In the vast majority of cell types studied, deregulated MYC expression is
incompatible with the terminally differentiated state
(Brandvold et al., 2001;
Freytag, 1988
;
Heath et al., 2000
;
Miner and Wold, 1991
). This is
typically ascribed to the role of MYC as a potent promoter of cellular
proliferation through its ability to transcriptionally activate and repress
genes vital to cell cycle regulation
(Bouchard et al., 1998
).
Contrary to this paradigm, however, are studies by Gandarillas and Watt,
demonstrating that Myc expression in epidermal stem cells actually promotes
terminal differentiation by driving cells into the transit amplifying
compartment (Gandarillas and Watt,
1997
). These and other observations suggest the intriguing
possibility that in cell types in which proliferation is an important aspect
of the differentiation process, Myc may actually promote, or even be required
for terminal differentiation (Arnold and
Watt, 2001
; Battaglino et al.,
2002
; Gandarillas and Watt,
1997
).
In light of the above findings, the ability of MYC to promote rather than
inhibit mammary epithelial differentiation may stem from the fact that normal
differentiation of the mammary gland proceeds through a series of
proliferative steps. During early pregnancy, side-branches arise from existing
ducts as a subset of ductal epithelial cells proliferate in response to
progesterone (Brisken, 2002).
As pregnancy progresses, continuous proliferation of side branches gives rise
to alveolar clusters in a Prl-dependent mechanism known as lobuloalveolar
development (Brisken, 2002
).
It is only after lobuloalveolar development that Prl-dependent lactogenesis
can occur (Neville et al.,
2002
). We have shown that when expressed in the mammary epithelium
from D12.5-D15.5 of pregnancy, MYC induces proliferation and accelerates
lobuloalveolar hyperplasia. By accelerating lobuloalveolar development during
pregnancy, we speculate that MYC brings the mammary epithelium to a state in
which it is competent to undergo precocious terminal differentiation.

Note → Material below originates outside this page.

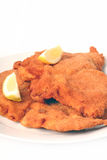 Viennese Schnitzel. On a withe background Royalty Free Stock Photo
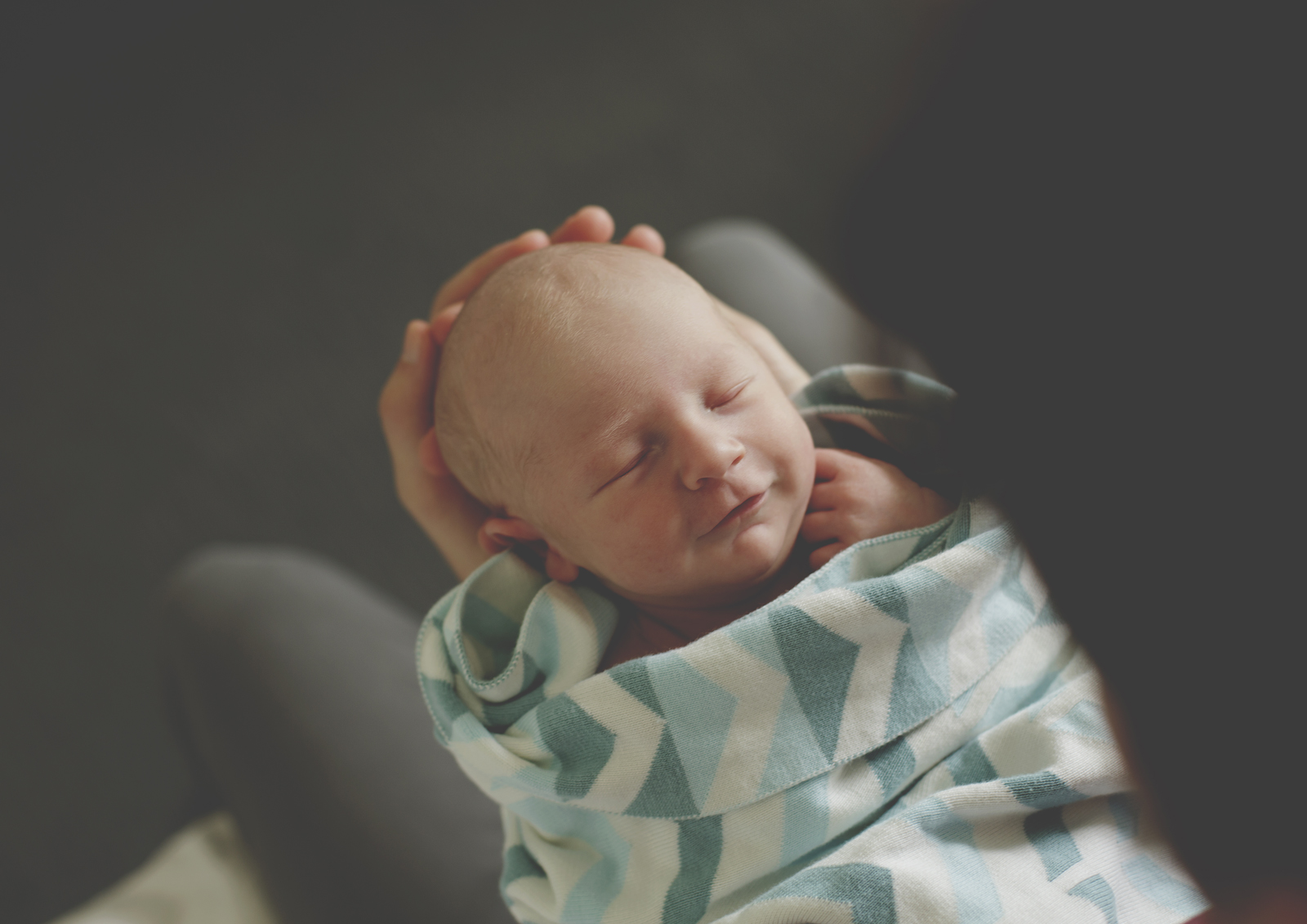 Daddy holding newborn son whose smiling - Natural Newborn Photography Melbourne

Stat5 plays a vital role in mammary development, as demonstrated by the
fact that homozygous deletion of Stat5a and Stat5b inhibits
both lobuloalveolar development and lactation
(Miyoshi et al., 2001;
Teglund et al., 1998
).
Downstream of Prlr, Stat5a and Stat5b are activated by Jak2 tyrosine
kinase-mediated phosphorylation of residues Y694 and Y699, respectively. This
event is tightly linked to mammary differentiation and lactation, peaking late
in pregnancy during normal mammary gland development
(Liu et al., 1996
). Expression
of MYC from D12.5-15.5 of pregnancy results in a striking shift in the peak of
Stat5 tyrosine-phosphorylation from D18.5 to D14.5 of pregnancy. The tight
link between Stat5 hyperactivation and lactation strongly suggests that this
is the mechanism by which MYC promotes precocious lactation.
Though Prolactin-receptor binding and activation provide a Stat5 activating
signal, negative regulation of Prolactin-receptor-Stat5 signaling pathways
plays an equally important role in the regulation of Stat5 activity. In
particular, the suppressor of cytokine signaling (SOCS) family of molecules,
as well as the scaffolding protein, Cav1, have emerged as important negative
regulators of cytokine-receptor-mediated Stat5 activation
(Kile and Alexander,
2001).
Cav1 negatively regulates Prlr-Jak2-Stat5 signaling in the mammary gland
and plays an essential role in the transition from pregnancy to lactation.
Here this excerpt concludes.